ヴィクトルもそれに同意するように頷くと、静かにレイ中尉へと耳打ちをした。
「か、閣下! 本気ですか?」
「俺は冗談は上手くない」
昼下がりの王都の大通りを馬車が走っていた。 装飾などがほとんどない質素な馬車であったが扉には王国の軍の紋章が描かれていた。
「まずはあちらが提出した証拠写真の矛盾を証明しよう」
「一番分かりやすい方法としては替え玉でしょうね。 同じような背格好の女にドレスを着せておけば遠目には似ていると思えるかもしれません」
馬車の中の狭い空間でレイ中尉はヴィクトルの言葉に思いつきやすい推理を述べた。 無論、レイ中尉もこの思い付きを本気で口にしたわけではない。 替え玉など用意することはできないのだ。

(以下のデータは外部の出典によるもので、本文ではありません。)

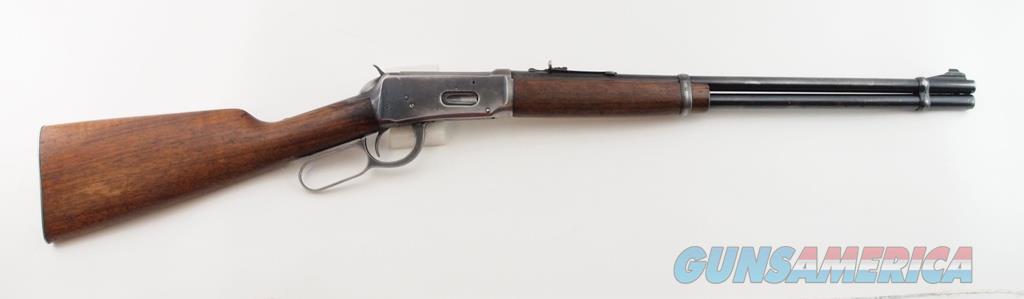 Winchester 94 Pre-64, MFG 1953, .30-30 for sale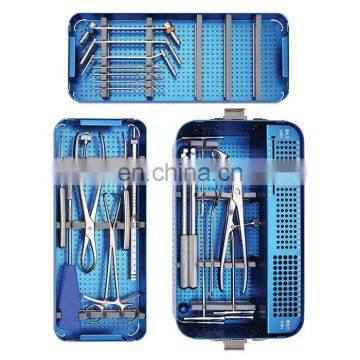 Competitive Price Surgical Plate Stainless Steel/Titanium Fracture Femoral Plate photo-6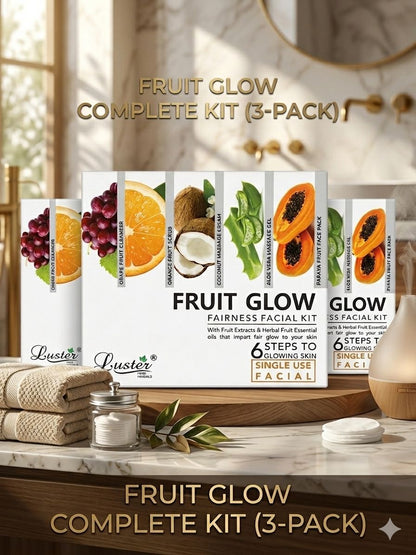 Carryharb™ Facial Kit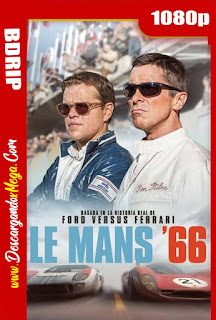 Contra lo Imposible (2019) BDRip 1080p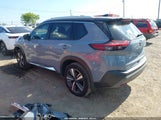 Nissan Rogue Sl Fwd JN8AT3CA2MW025636 fotografie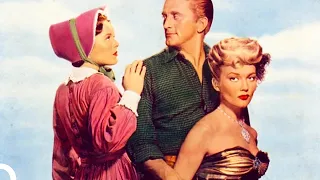 Ulu Ağaçlar | Kirk Douglas Türkçe Dublaj Kovboy Filmi İzle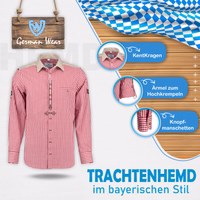 r1st-172108667-O73-Traditionelles-bayerisches-kariertes-Hemd--Traditionelles-Hemd--Herrenhemd--Klassisches-Hemd--Langarm--Kurzarmhemd--Brusttasche--Herrenhemd--Trachtenhemd--60--Baumw.jpg r1st-172108667-O73-Traditionelles-bayerisches-kariertes-Hemd--Traditionelles-Hemd--Herrenhemd--Klassisches-Hemd--Langarm--Kurzarmhemd--Brusttasche--Herrenhemd--Trachtenhemd--60--Baumw.jpg
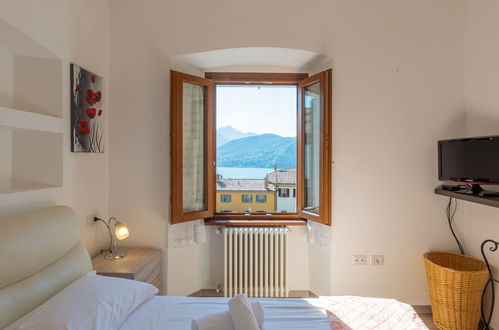 Foto 17 - Appartamento con 2 camere da letto a Tremezzina con terrazza e vista sulle montagne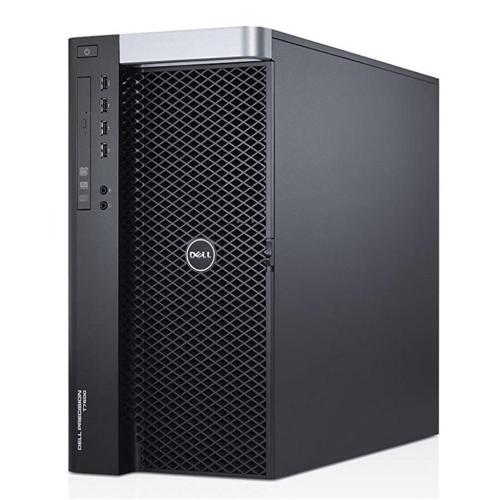 Dell PRECISIONT7600 Precision T7600 Desktop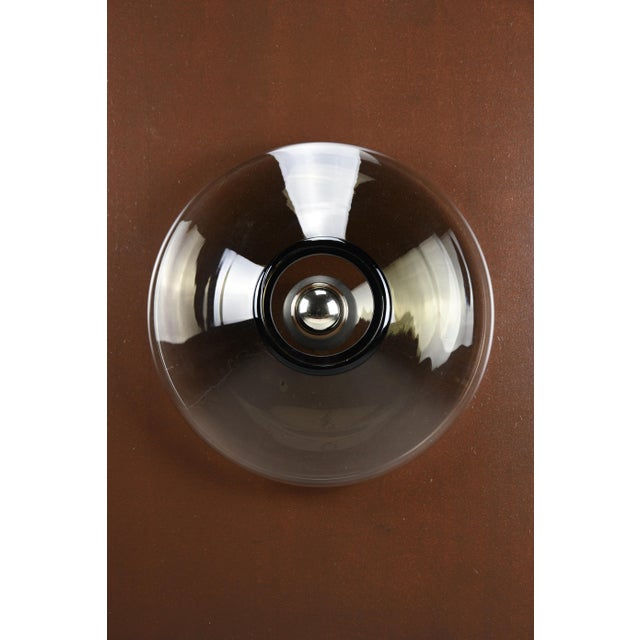 Bot Wall Lamp by Giusto Toso for Leucos, 1971 For Sale - Image 13 of 15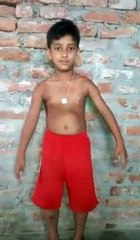 Father Of Baba Ramdev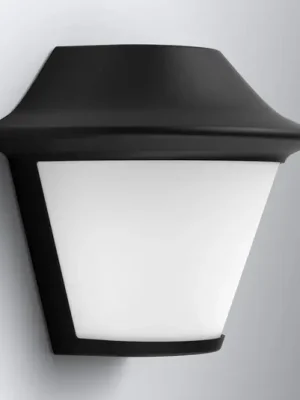 Philips myGarden Serres venk. nást. lampa černá Cenový Hit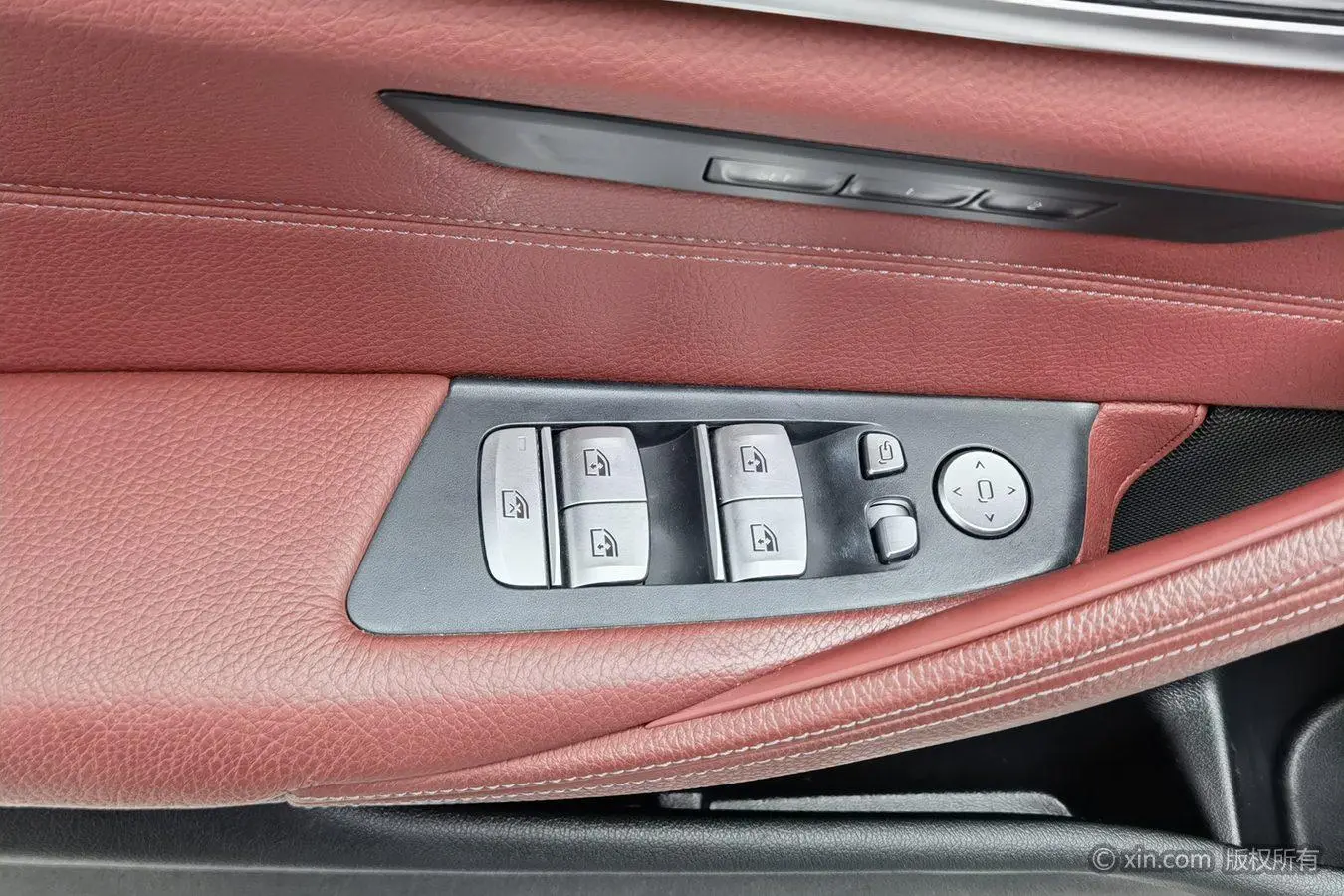 BMW 5 Series 2020 530Li Leading M Sport Package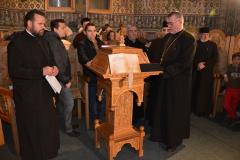 Săptămâna de rugăciune ecumenica la Reșița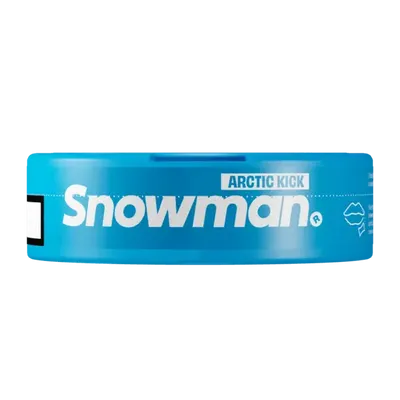 Snowman Arctic Kick Medium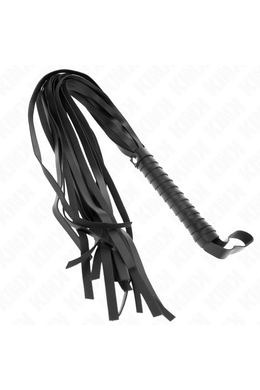 Whips, Floggers, Ticklers and Paddles: Power and Pleasure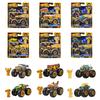 Hot Wheels Монстр-трак Чемпион трофея Ассорти Транспорт Возраст Игрушки, Коробка на 6 машинок, 3+, Многоцелевой, JDV96-986D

「無理でしょうね。 横顔とはいえ私と似ているとなれば必ず話題になるわ」
庶民が着るような簡素な木綿のワンピース姿でオーレリアは呟いた。 頭から濃い布地のヴェールを被り素顔がのぞかれぬようにはしていたが、背筋をぴんと伸ばして座席に座る様は品があった。
現在、王族暗殺未遂という重罪を負っているはずのオーレリアを連れ出すともなればいくらヴィクトルでも相応の責任を追及されるはずだが、彼はそのリスクを負ってでもオーレリアを連れ出す意味があると考えていた。